▶ _SHORT PROBLEM_:
In the lines below, change every occurrence of "dark doorway" to "open doorway" and reproduce all the lines with everything else unchanged.

▶ _INPUT_:
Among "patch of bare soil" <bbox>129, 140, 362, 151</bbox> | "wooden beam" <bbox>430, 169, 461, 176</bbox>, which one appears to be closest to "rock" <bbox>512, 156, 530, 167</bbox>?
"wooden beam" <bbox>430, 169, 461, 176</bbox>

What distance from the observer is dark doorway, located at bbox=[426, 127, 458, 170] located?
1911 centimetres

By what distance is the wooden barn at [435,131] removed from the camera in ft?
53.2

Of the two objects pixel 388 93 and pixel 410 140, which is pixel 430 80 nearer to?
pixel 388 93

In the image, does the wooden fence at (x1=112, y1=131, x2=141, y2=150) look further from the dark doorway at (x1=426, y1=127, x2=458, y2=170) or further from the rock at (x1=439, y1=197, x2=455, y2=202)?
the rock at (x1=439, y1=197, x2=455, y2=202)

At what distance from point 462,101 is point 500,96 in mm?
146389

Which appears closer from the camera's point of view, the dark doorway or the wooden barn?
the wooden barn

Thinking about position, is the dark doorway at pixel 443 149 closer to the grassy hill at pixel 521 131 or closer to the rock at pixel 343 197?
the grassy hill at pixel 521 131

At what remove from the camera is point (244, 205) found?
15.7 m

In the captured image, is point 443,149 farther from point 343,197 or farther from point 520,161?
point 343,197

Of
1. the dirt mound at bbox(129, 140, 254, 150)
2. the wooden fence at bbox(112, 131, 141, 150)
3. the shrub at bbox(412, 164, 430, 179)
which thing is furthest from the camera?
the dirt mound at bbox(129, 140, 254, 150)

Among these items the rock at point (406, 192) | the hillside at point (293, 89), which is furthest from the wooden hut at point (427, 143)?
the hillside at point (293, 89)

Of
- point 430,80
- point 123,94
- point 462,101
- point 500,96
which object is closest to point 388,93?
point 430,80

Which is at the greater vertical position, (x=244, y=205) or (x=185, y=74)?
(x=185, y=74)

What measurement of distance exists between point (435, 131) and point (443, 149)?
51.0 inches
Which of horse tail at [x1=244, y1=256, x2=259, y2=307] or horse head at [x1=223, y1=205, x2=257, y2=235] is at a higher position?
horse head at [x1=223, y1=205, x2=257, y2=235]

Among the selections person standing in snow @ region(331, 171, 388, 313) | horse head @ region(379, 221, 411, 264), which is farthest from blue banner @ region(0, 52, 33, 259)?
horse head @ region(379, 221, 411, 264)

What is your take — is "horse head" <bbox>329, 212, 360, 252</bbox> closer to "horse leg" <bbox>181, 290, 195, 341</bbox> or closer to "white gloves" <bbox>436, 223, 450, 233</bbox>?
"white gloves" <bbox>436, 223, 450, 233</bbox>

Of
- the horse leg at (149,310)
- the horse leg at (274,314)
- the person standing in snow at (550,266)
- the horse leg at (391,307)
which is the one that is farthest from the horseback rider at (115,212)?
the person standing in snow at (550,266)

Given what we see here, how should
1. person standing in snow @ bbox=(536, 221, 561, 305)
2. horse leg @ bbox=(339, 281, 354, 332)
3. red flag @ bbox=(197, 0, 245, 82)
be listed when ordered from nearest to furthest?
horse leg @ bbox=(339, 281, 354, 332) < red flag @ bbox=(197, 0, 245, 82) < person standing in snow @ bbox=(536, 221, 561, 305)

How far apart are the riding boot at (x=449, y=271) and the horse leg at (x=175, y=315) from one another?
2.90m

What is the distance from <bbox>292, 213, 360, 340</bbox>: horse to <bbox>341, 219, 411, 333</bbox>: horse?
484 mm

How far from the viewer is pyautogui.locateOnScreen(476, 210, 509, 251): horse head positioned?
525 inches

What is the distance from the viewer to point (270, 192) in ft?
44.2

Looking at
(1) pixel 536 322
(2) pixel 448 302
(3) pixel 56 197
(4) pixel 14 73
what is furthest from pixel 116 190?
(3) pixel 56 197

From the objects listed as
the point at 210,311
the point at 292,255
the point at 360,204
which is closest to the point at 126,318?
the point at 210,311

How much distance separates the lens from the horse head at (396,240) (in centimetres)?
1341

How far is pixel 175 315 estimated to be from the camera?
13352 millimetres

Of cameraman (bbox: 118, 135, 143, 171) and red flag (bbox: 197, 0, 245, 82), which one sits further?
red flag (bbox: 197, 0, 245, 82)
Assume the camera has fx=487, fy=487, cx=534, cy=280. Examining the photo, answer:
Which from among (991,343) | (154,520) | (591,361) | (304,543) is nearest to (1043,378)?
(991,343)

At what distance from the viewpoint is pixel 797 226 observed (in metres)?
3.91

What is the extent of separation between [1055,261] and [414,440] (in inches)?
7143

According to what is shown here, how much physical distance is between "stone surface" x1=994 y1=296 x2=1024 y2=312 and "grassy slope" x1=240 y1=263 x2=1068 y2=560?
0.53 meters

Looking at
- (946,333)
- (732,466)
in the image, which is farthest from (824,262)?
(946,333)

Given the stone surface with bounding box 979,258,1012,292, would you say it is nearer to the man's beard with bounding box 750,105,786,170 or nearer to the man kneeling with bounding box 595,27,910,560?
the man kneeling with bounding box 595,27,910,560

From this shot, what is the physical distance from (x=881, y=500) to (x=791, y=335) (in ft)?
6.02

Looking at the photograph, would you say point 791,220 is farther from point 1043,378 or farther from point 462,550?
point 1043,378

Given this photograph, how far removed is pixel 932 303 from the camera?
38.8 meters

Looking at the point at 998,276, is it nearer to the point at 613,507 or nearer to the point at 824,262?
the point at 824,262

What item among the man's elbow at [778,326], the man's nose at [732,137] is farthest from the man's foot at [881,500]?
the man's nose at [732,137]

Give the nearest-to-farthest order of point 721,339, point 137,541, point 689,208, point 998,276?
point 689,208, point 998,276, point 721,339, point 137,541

▶ _SOLUTION TO THIS EXERCISE_:
Among "patch of bare soil" <bbox>129, 140, 362, 151</bbox> | "wooden beam" <bbox>430, 169, 461, 176</bbox>, which one appears to be closest to "rock" <bbox>512, 156, 530, 167</bbox>?
"wooden beam" <bbox>430, 169, 461, 176</bbox>

What distance from the observer is open doorway, located at bbox=[426, 127, 458, 170] located?
1911 centimetres

By what distance is the wooden barn at [435,131] removed from the camera in ft?
53.2

Of the two objects pixel 388 93 and pixel 410 140, which is pixel 430 80 nearer to?
pixel 388 93

In the image, does the wooden fence at (x1=112, y1=131, x2=141, y2=150) look further from the open doorway at (x1=426, y1=127, x2=458, y2=170) or further from the rock at (x1=439, y1=197, x2=455, y2=202)?
the rock at (x1=439, y1=197, x2=455, y2=202)

At what distance from point 462,101 is point 500,96 in mm?
146389

Which appears closer from the camera's point of view, the open doorway or the wooden barn?
the wooden barn

Thinking about position, is the open doorway at pixel 443 149 closer to the grassy hill at pixel 521 131 or closer to the rock at pixel 343 197?
the grassy hill at pixel 521 131

At what remove from the camera is point (244, 205) found?
15.7 m

In the captured image, is point 443,149 farther from point 343,197 or farther from point 520,161?
point 343,197

Of
1. the dirt mound at bbox(129, 140, 254, 150)
2. the wooden fence at bbox(112, 131, 141, 150)
3. the shrub at bbox(412, 164, 430, 179)
which thing is furthest from the camera?
the dirt mound at bbox(129, 140, 254, 150)

Among these items the rock at point (406, 192) | the hillside at point (293, 89), which is furthest from the wooden hut at point (427, 143)?
the hillside at point (293, 89)

Of
- point 430,80
- point 123,94
- point 462,101
- point 500,96
which object is closest to point 388,93?
point 430,80

Which is at the greater vertical position, (x=244, y=205) or (x=185, y=74)?
(x=185, y=74)

What measurement of distance exists between point (435, 131) and point (443, 149)?
51.0 inches
Which of horse tail at [x1=244, y1=256, x2=259, y2=307] or horse head at [x1=223, y1=205, x2=257, y2=235] is at a higher position?
horse head at [x1=223, y1=205, x2=257, y2=235]

Among the selections person standing in snow @ region(331, 171, 388, 313) | horse head @ region(379, 221, 411, 264), which is farthest from blue banner @ region(0, 52, 33, 259)?
horse head @ region(379, 221, 411, 264)

What is your take — is "horse head" <bbox>329, 212, 360, 252</bbox> closer to "horse leg" <bbox>181, 290, 195, 341</bbox> or closer to "white gloves" <bbox>436, 223, 450, 233</bbox>?
"white gloves" <bbox>436, 223, 450, 233</bbox>

Of
- the horse leg at (149,310)
- the horse leg at (274,314)
- the person standing in snow at (550,266)
- the horse leg at (391,307)
which is the one that is farthest from the horseback rider at (115,212)?
the person standing in snow at (550,266)

Given what we see here, how should
1. person standing in snow @ bbox=(536, 221, 561, 305)
2. horse leg @ bbox=(339, 281, 354, 332)
3. red flag @ bbox=(197, 0, 245, 82)
be listed when ordered from nearest to furthest?
horse leg @ bbox=(339, 281, 354, 332) < red flag @ bbox=(197, 0, 245, 82) < person standing in snow @ bbox=(536, 221, 561, 305)

How far apart are the riding boot at (x=449, y=271) and the horse leg at (x=175, y=315) from one another?
2.90m

What is the distance from <bbox>292, 213, 360, 340</bbox>: horse to <bbox>341, 219, 411, 333</bbox>: horse?
484 mm

How far from the viewer is pyautogui.locateOnScreen(476, 210, 509, 251): horse head positioned?
525 inches

What is the distance from the viewer to point (270, 192) in ft?
44.2

Looking at
(1) pixel 536 322
(2) pixel 448 302
(3) pixel 56 197
(4) pixel 14 73
what is furthest from pixel 116 190?
(3) pixel 56 197

From the objects listed as
the point at 210,311
the point at 292,255
the point at 360,204
which is closest to the point at 126,318?
the point at 210,311

How much distance separates the lens from the horse head at (396,240) (in centimetres)?
1341

How far is pixel 175 315 estimated to be from the camera?
13352 millimetres

Of cameraman (bbox: 118, 135, 143, 171) and red flag (bbox: 197, 0, 245, 82), which one sits further?
red flag (bbox: 197, 0, 245, 82)
Assume the camera has fx=487, fy=487, cx=534, cy=280. Examining the photo, answer:
Which from among (991,343) | (154,520) | (591,361) | (304,543) is nearest to (1043,378)?
(991,343)

At what distance from the viewpoint is pixel 797 226 observed (in metres)?
3.91

What is the extent of separation between [1055,261] and [414,440] (in inches)?
7143

According to what is shown here, how much physical distance is between "stone surface" x1=994 y1=296 x2=1024 y2=312 and "grassy slope" x1=240 y1=263 x2=1068 y2=560?
0.53 meters

Looking at
- (946,333)
- (732,466)
in the image, which is farthest from (824,262)?
(946,333)

Given the stone surface with bounding box 979,258,1012,292, would you say it is nearer to the man's beard with bounding box 750,105,786,170 or nearer to the man kneeling with bounding box 595,27,910,560?
the man kneeling with bounding box 595,27,910,560

From this shot, what is the physical distance from (x=881, y=500) to (x=791, y=335) (in ft)?
6.02

Looking at the photograph, would you say point 791,220 is farther from point 1043,378 or farther from point 462,550?
point 1043,378

Given this photograph, how far removed is pixel 932 303 from the camera?
38.8 meters

Looking at the point at 998,276, is it nearer to the point at 613,507 or nearer to the point at 824,262?
the point at 824,262

What item among the man's elbow at [778,326], the man's nose at [732,137] is farthest from the man's foot at [881,500]?
the man's nose at [732,137]

Give the nearest-to-farthest order of point 721,339, point 137,541, point 689,208, point 998,276?
point 689,208, point 998,276, point 721,339, point 137,541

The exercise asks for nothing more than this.